Insgesamt wurden in diesem Jahr unbegleitete minderjährige Geflüchtete aus über 50 verschiedenen Staaten erfasst, sodass die Ukraine nicht die einzige größere Gruppe darstellt. Fast 80 Prozent der als unbegleitete minderjährige Geflüchtete erfassten jungen Menschen geben eine ukrainische, afghanische, türkische oder syrische Staatsangehörigkeit an.
Wie ist die aktuelle Situation in den Berliner Unterkünften?
Durch die Entwicklung der Zugangszahlen mussten seit Ende 2021 in einem immer schnelleren Tempo Unterkünfte bereitgestellt werden. Gerade in Bezug auf minderjährige Geflüchtete muss eine sozialpädagogische Betreuung rund um die Uhr gewährleistet sein. Bislang gelang dies in Kooperation mit den freien Trägern der Jugendhilfe unter enormen Kraftanstrengungen. Dennoch stehen aktuell nur wenige Plätze zur Verfügung, so dass die Auslastung aller Unterkünfte hoch ist und wir im Prinzip jede Woche eine Einrichtung mit über 70 Plätzen aufbauen.
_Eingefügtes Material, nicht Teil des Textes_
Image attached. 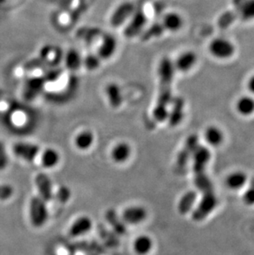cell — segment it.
<instances>
[{"mask_svg":"<svg viewBox=\"0 0 254 255\" xmlns=\"http://www.w3.org/2000/svg\"><path fill=\"white\" fill-rule=\"evenodd\" d=\"M173 63L168 58L161 60L158 68L159 86L156 105L153 109V118L157 122L163 123L168 119V107L173 100L172 99V85L175 73Z\"/></svg>","mask_w":254,"mask_h":255,"instance_id":"obj_1","label":"cell"},{"mask_svg":"<svg viewBox=\"0 0 254 255\" xmlns=\"http://www.w3.org/2000/svg\"><path fill=\"white\" fill-rule=\"evenodd\" d=\"M218 204V199L213 191L202 193V198L192 211V219L196 222H203L214 212Z\"/></svg>","mask_w":254,"mask_h":255,"instance_id":"obj_2","label":"cell"},{"mask_svg":"<svg viewBox=\"0 0 254 255\" xmlns=\"http://www.w3.org/2000/svg\"><path fill=\"white\" fill-rule=\"evenodd\" d=\"M209 52L218 60H229L233 57L236 51L235 44L225 37H216L210 42Z\"/></svg>","mask_w":254,"mask_h":255,"instance_id":"obj_3","label":"cell"},{"mask_svg":"<svg viewBox=\"0 0 254 255\" xmlns=\"http://www.w3.org/2000/svg\"><path fill=\"white\" fill-rule=\"evenodd\" d=\"M199 144L198 135L192 134L187 136V140H185L184 145L180 150L176 159V168L178 171L184 170L190 160L192 159L195 149Z\"/></svg>","mask_w":254,"mask_h":255,"instance_id":"obj_4","label":"cell"},{"mask_svg":"<svg viewBox=\"0 0 254 255\" xmlns=\"http://www.w3.org/2000/svg\"><path fill=\"white\" fill-rule=\"evenodd\" d=\"M30 217L32 226L43 227L48 219L46 202L41 197H33L30 203Z\"/></svg>","mask_w":254,"mask_h":255,"instance_id":"obj_5","label":"cell"},{"mask_svg":"<svg viewBox=\"0 0 254 255\" xmlns=\"http://www.w3.org/2000/svg\"><path fill=\"white\" fill-rule=\"evenodd\" d=\"M211 153L207 147L199 144L192 154V170L194 174L206 172V167L211 161Z\"/></svg>","mask_w":254,"mask_h":255,"instance_id":"obj_6","label":"cell"},{"mask_svg":"<svg viewBox=\"0 0 254 255\" xmlns=\"http://www.w3.org/2000/svg\"><path fill=\"white\" fill-rule=\"evenodd\" d=\"M147 17L143 10H137L133 13V17L129 25L126 27L125 36L127 37H133L140 33L142 29L146 24Z\"/></svg>","mask_w":254,"mask_h":255,"instance_id":"obj_7","label":"cell"},{"mask_svg":"<svg viewBox=\"0 0 254 255\" xmlns=\"http://www.w3.org/2000/svg\"><path fill=\"white\" fill-rule=\"evenodd\" d=\"M134 12V5L131 2H123L118 6L111 17V24L118 27L125 22L128 17L133 15Z\"/></svg>","mask_w":254,"mask_h":255,"instance_id":"obj_8","label":"cell"},{"mask_svg":"<svg viewBox=\"0 0 254 255\" xmlns=\"http://www.w3.org/2000/svg\"><path fill=\"white\" fill-rule=\"evenodd\" d=\"M39 147L31 143H17L12 147V151L17 156L31 162L35 159L39 153Z\"/></svg>","mask_w":254,"mask_h":255,"instance_id":"obj_9","label":"cell"},{"mask_svg":"<svg viewBox=\"0 0 254 255\" xmlns=\"http://www.w3.org/2000/svg\"><path fill=\"white\" fill-rule=\"evenodd\" d=\"M197 62V54L193 51H188L181 54L177 58V60L173 65H174L176 70H178L179 72L186 73L192 70Z\"/></svg>","mask_w":254,"mask_h":255,"instance_id":"obj_10","label":"cell"},{"mask_svg":"<svg viewBox=\"0 0 254 255\" xmlns=\"http://www.w3.org/2000/svg\"><path fill=\"white\" fill-rule=\"evenodd\" d=\"M147 217L146 210L139 206L129 207L123 212V222L127 224L137 225L145 220Z\"/></svg>","mask_w":254,"mask_h":255,"instance_id":"obj_11","label":"cell"},{"mask_svg":"<svg viewBox=\"0 0 254 255\" xmlns=\"http://www.w3.org/2000/svg\"><path fill=\"white\" fill-rule=\"evenodd\" d=\"M36 188L38 189L39 194L45 202L51 201L53 198L52 184L49 176L46 173H39L36 176Z\"/></svg>","mask_w":254,"mask_h":255,"instance_id":"obj_12","label":"cell"},{"mask_svg":"<svg viewBox=\"0 0 254 255\" xmlns=\"http://www.w3.org/2000/svg\"><path fill=\"white\" fill-rule=\"evenodd\" d=\"M249 182L247 173L244 171H234L230 173L226 179V184L227 188L233 191H238L245 188Z\"/></svg>","mask_w":254,"mask_h":255,"instance_id":"obj_13","label":"cell"},{"mask_svg":"<svg viewBox=\"0 0 254 255\" xmlns=\"http://www.w3.org/2000/svg\"><path fill=\"white\" fill-rule=\"evenodd\" d=\"M173 103V107L171 111H168V123L170 127L175 128L177 126L179 125L184 116V102L182 99H174L172 100Z\"/></svg>","mask_w":254,"mask_h":255,"instance_id":"obj_14","label":"cell"},{"mask_svg":"<svg viewBox=\"0 0 254 255\" xmlns=\"http://www.w3.org/2000/svg\"><path fill=\"white\" fill-rule=\"evenodd\" d=\"M197 193L196 191H188L182 195L178 203V212L181 215H187L192 212L197 201Z\"/></svg>","mask_w":254,"mask_h":255,"instance_id":"obj_15","label":"cell"},{"mask_svg":"<svg viewBox=\"0 0 254 255\" xmlns=\"http://www.w3.org/2000/svg\"><path fill=\"white\" fill-rule=\"evenodd\" d=\"M235 109L238 114L243 117H250L254 114V96L244 95L237 99Z\"/></svg>","mask_w":254,"mask_h":255,"instance_id":"obj_16","label":"cell"},{"mask_svg":"<svg viewBox=\"0 0 254 255\" xmlns=\"http://www.w3.org/2000/svg\"><path fill=\"white\" fill-rule=\"evenodd\" d=\"M204 138L206 143L212 147H218L225 140V135L221 128L216 126H210L204 133Z\"/></svg>","mask_w":254,"mask_h":255,"instance_id":"obj_17","label":"cell"},{"mask_svg":"<svg viewBox=\"0 0 254 255\" xmlns=\"http://www.w3.org/2000/svg\"><path fill=\"white\" fill-rule=\"evenodd\" d=\"M183 23H184V21L179 13L171 12H168L163 17L162 25H163L164 30L176 32L182 28Z\"/></svg>","mask_w":254,"mask_h":255,"instance_id":"obj_18","label":"cell"},{"mask_svg":"<svg viewBox=\"0 0 254 255\" xmlns=\"http://www.w3.org/2000/svg\"><path fill=\"white\" fill-rule=\"evenodd\" d=\"M93 227L91 219L88 217H79L73 223L70 229V235L72 237H78L88 233Z\"/></svg>","mask_w":254,"mask_h":255,"instance_id":"obj_19","label":"cell"},{"mask_svg":"<svg viewBox=\"0 0 254 255\" xmlns=\"http://www.w3.org/2000/svg\"><path fill=\"white\" fill-rule=\"evenodd\" d=\"M105 218L108 224L110 225L116 233L119 235H124L126 233L127 227H126L125 222H123V218L121 219L115 210H108L106 212Z\"/></svg>","mask_w":254,"mask_h":255,"instance_id":"obj_20","label":"cell"},{"mask_svg":"<svg viewBox=\"0 0 254 255\" xmlns=\"http://www.w3.org/2000/svg\"><path fill=\"white\" fill-rule=\"evenodd\" d=\"M235 6L243 19L254 20V0H235Z\"/></svg>","mask_w":254,"mask_h":255,"instance_id":"obj_21","label":"cell"},{"mask_svg":"<svg viewBox=\"0 0 254 255\" xmlns=\"http://www.w3.org/2000/svg\"><path fill=\"white\" fill-rule=\"evenodd\" d=\"M117 49V41L113 36H104L103 42L99 46V56L100 59H109L113 56Z\"/></svg>","mask_w":254,"mask_h":255,"instance_id":"obj_22","label":"cell"},{"mask_svg":"<svg viewBox=\"0 0 254 255\" xmlns=\"http://www.w3.org/2000/svg\"><path fill=\"white\" fill-rule=\"evenodd\" d=\"M43 79L41 78H34L31 79L26 82V86H25V97L26 99L31 100L36 98L41 90L44 88Z\"/></svg>","mask_w":254,"mask_h":255,"instance_id":"obj_23","label":"cell"},{"mask_svg":"<svg viewBox=\"0 0 254 255\" xmlns=\"http://www.w3.org/2000/svg\"><path fill=\"white\" fill-rule=\"evenodd\" d=\"M131 154V148L125 142L118 143L112 150V158L117 163H124L129 159Z\"/></svg>","mask_w":254,"mask_h":255,"instance_id":"obj_24","label":"cell"},{"mask_svg":"<svg viewBox=\"0 0 254 255\" xmlns=\"http://www.w3.org/2000/svg\"><path fill=\"white\" fill-rule=\"evenodd\" d=\"M153 241L149 236H141L134 241V252L138 255H146L151 251Z\"/></svg>","mask_w":254,"mask_h":255,"instance_id":"obj_25","label":"cell"},{"mask_svg":"<svg viewBox=\"0 0 254 255\" xmlns=\"http://www.w3.org/2000/svg\"><path fill=\"white\" fill-rule=\"evenodd\" d=\"M194 183L196 188L202 193L213 191V184L206 172L194 174Z\"/></svg>","mask_w":254,"mask_h":255,"instance_id":"obj_26","label":"cell"},{"mask_svg":"<svg viewBox=\"0 0 254 255\" xmlns=\"http://www.w3.org/2000/svg\"><path fill=\"white\" fill-rule=\"evenodd\" d=\"M94 135L91 131L89 130H84L81 133H79L75 138V144L79 149L85 150L92 146L94 143Z\"/></svg>","mask_w":254,"mask_h":255,"instance_id":"obj_27","label":"cell"},{"mask_svg":"<svg viewBox=\"0 0 254 255\" xmlns=\"http://www.w3.org/2000/svg\"><path fill=\"white\" fill-rule=\"evenodd\" d=\"M60 161V154L55 149H47L41 156V163L45 168H53Z\"/></svg>","mask_w":254,"mask_h":255,"instance_id":"obj_28","label":"cell"},{"mask_svg":"<svg viewBox=\"0 0 254 255\" xmlns=\"http://www.w3.org/2000/svg\"><path fill=\"white\" fill-rule=\"evenodd\" d=\"M66 67L70 70H76L80 67L82 60L79 54L75 50L68 51L65 58Z\"/></svg>","mask_w":254,"mask_h":255,"instance_id":"obj_29","label":"cell"},{"mask_svg":"<svg viewBox=\"0 0 254 255\" xmlns=\"http://www.w3.org/2000/svg\"><path fill=\"white\" fill-rule=\"evenodd\" d=\"M107 94H108L111 105L113 108H118L120 106L123 99H122L121 90L117 85H113L108 86L107 89Z\"/></svg>","mask_w":254,"mask_h":255,"instance_id":"obj_30","label":"cell"},{"mask_svg":"<svg viewBox=\"0 0 254 255\" xmlns=\"http://www.w3.org/2000/svg\"><path fill=\"white\" fill-rule=\"evenodd\" d=\"M248 183H249V185L243 194V202L246 206L253 207L254 206V177L252 179H250Z\"/></svg>","mask_w":254,"mask_h":255,"instance_id":"obj_31","label":"cell"},{"mask_svg":"<svg viewBox=\"0 0 254 255\" xmlns=\"http://www.w3.org/2000/svg\"><path fill=\"white\" fill-rule=\"evenodd\" d=\"M164 28H163L162 23H155V24L152 25L151 27H149L144 34H143V40L144 41H148L149 39L153 38V37H157L163 34Z\"/></svg>","mask_w":254,"mask_h":255,"instance_id":"obj_32","label":"cell"},{"mask_svg":"<svg viewBox=\"0 0 254 255\" xmlns=\"http://www.w3.org/2000/svg\"><path fill=\"white\" fill-rule=\"evenodd\" d=\"M99 233L101 236L102 239L106 244H108V246H117L118 245V240L117 237L114 236V235L107 231L103 226H99Z\"/></svg>","mask_w":254,"mask_h":255,"instance_id":"obj_33","label":"cell"},{"mask_svg":"<svg viewBox=\"0 0 254 255\" xmlns=\"http://www.w3.org/2000/svg\"><path fill=\"white\" fill-rule=\"evenodd\" d=\"M100 65V58L95 55H89L84 59V65L89 70H95Z\"/></svg>","mask_w":254,"mask_h":255,"instance_id":"obj_34","label":"cell"},{"mask_svg":"<svg viewBox=\"0 0 254 255\" xmlns=\"http://www.w3.org/2000/svg\"><path fill=\"white\" fill-rule=\"evenodd\" d=\"M70 197H71V192L67 187L62 186L58 189L57 193H56V198L59 202L65 203L70 200Z\"/></svg>","mask_w":254,"mask_h":255,"instance_id":"obj_35","label":"cell"},{"mask_svg":"<svg viewBox=\"0 0 254 255\" xmlns=\"http://www.w3.org/2000/svg\"><path fill=\"white\" fill-rule=\"evenodd\" d=\"M12 188L8 185H0V200H7L12 195Z\"/></svg>","mask_w":254,"mask_h":255,"instance_id":"obj_36","label":"cell"},{"mask_svg":"<svg viewBox=\"0 0 254 255\" xmlns=\"http://www.w3.org/2000/svg\"><path fill=\"white\" fill-rule=\"evenodd\" d=\"M7 157L6 155L4 147L2 143H0V169H4L7 166Z\"/></svg>","mask_w":254,"mask_h":255,"instance_id":"obj_37","label":"cell"},{"mask_svg":"<svg viewBox=\"0 0 254 255\" xmlns=\"http://www.w3.org/2000/svg\"><path fill=\"white\" fill-rule=\"evenodd\" d=\"M59 71H60V70H52V71H50V72L46 75V80L54 81V80H56L58 76H59L60 74Z\"/></svg>","mask_w":254,"mask_h":255,"instance_id":"obj_38","label":"cell"},{"mask_svg":"<svg viewBox=\"0 0 254 255\" xmlns=\"http://www.w3.org/2000/svg\"><path fill=\"white\" fill-rule=\"evenodd\" d=\"M247 89L252 96H254V75L250 76L247 81Z\"/></svg>","mask_w":254,"mask_h":255,"instance_id":"obj_39","label":"cell"}]
</instances>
Wie haben sich die Kapazitäten zur Unterbringung von unbegleiteten minderjährigen Geflüchteten in den letzten Jahren entwickelt?
Die Anzahl der in Obhut zu nehmenden Jugendlichen schwankte sehr stark in den letzten Jahren und damit die Anzahl der zur Verfügung stehenden Unterbringungs- und Betreuungskapazitäten. Bis Anfang des Jahres war unser System auf ein bis zwei ankommende Jugendliche pro Tag ausgelegt. Wir waren so aufgestellt, dass wir bis Mai das System geräuschlos vervierfachen konnten. Dank der Erfahrungen aus den Jahren zuvor. Mittlerweile ist das System aber verachtfacht.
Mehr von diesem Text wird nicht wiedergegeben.